#### Task
Restate the records in their entirety, word for word.

Segment Start: Material to process

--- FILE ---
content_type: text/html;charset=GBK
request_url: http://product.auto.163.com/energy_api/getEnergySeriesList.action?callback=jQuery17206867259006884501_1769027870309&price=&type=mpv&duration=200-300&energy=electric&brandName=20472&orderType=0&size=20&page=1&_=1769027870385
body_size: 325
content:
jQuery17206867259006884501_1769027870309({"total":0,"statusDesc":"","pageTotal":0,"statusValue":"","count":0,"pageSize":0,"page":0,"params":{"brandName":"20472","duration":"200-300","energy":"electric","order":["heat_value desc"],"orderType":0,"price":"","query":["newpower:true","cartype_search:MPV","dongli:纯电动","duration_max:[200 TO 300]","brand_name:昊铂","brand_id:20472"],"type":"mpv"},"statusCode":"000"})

Segment End: Material to process

#### Task result
--- FILE ---
content_type: text/html;charset=GBK
request_url: http://product.auto.163.com/energy_api/getEnergySeriesList.action?callback=jQuery17206867259006884501_1769027870309&price=&type=mpv&duration=200-300&energy=electric&brandName=20472&orderType=0&size=20&page=1&_=1769027870385
body_size: 325
content:
jQuery17206867259006884501_1769027870309({"total":0,"statusDesc":"","pageTotal":0,"statusValue":"","count":0,"pageSize":0,"page":0,"params":{"brandName":"20472","duration":"200-300","energy":"electric","order":["heat_value desc"],"orderType":0,"price":"","query":["newpower:true","cartype_search:MPV","dongli:纯电动","duration_max:[200 TO 300]","brand_name:昊铂","brand_id:20472"],"type":"mpv"},"statusCode":"000"})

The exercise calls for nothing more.